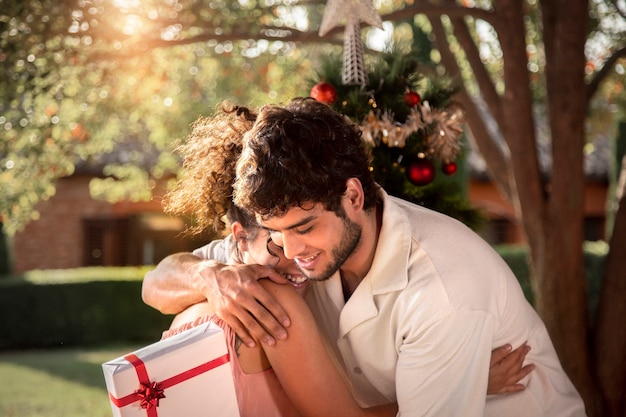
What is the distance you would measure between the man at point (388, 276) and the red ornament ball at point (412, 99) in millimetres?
====================
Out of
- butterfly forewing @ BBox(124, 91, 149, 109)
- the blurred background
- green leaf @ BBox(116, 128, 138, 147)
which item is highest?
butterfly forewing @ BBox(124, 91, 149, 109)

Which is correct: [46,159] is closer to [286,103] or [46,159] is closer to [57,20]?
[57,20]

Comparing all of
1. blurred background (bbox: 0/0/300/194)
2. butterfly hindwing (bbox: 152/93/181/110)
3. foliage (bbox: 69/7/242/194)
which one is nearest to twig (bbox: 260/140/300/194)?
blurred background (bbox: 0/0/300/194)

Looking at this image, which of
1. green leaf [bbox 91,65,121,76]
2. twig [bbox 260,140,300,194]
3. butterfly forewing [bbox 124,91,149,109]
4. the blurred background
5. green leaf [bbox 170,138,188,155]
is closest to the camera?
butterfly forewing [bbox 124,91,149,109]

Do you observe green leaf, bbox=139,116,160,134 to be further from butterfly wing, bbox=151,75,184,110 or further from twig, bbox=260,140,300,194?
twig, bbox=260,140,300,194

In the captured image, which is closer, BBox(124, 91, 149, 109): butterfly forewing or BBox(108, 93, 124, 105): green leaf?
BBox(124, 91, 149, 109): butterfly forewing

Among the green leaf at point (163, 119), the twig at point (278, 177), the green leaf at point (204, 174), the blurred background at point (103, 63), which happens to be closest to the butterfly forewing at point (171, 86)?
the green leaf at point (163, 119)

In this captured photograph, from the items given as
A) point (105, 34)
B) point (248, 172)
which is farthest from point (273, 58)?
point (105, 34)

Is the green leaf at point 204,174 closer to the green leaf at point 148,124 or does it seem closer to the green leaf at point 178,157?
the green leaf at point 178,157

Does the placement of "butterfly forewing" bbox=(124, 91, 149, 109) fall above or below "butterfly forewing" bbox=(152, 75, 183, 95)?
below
====================
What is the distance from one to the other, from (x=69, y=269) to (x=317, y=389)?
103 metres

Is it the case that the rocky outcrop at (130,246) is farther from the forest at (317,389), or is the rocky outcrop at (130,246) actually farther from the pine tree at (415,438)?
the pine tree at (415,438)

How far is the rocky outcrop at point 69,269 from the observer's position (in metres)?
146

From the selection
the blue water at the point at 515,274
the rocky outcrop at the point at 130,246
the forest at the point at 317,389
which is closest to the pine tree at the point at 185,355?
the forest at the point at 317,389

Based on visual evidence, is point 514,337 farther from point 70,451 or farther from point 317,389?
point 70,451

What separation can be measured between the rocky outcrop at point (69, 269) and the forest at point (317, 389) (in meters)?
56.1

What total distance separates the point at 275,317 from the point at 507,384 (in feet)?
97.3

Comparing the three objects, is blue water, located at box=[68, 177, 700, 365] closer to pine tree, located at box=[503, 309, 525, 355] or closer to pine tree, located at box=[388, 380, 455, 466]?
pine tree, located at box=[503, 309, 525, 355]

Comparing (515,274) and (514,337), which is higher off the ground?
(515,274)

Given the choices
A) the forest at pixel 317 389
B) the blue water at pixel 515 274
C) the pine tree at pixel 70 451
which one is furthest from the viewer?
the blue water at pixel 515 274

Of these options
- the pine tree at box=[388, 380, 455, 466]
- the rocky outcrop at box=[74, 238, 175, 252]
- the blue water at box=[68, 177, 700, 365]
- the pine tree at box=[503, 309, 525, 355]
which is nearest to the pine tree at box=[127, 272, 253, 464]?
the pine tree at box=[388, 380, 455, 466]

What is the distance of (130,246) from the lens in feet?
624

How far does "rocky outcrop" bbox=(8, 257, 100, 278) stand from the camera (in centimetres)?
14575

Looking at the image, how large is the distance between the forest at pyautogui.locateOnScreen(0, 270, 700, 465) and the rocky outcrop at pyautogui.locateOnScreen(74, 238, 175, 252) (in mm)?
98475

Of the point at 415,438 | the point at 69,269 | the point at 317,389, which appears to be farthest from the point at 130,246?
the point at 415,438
====================
Select every line in the three blocks above that contains the word "farther" and copy each one out.

Is it the case that the rocky outcrop at (130,246) is farther from the forest at (317,389), or is the rocky outcrop at (130,246) actually farther from the pine tree at (415,438)?
Based on visual evidence, is point 514,337 farther from point 70,451 or farther from point 317,389?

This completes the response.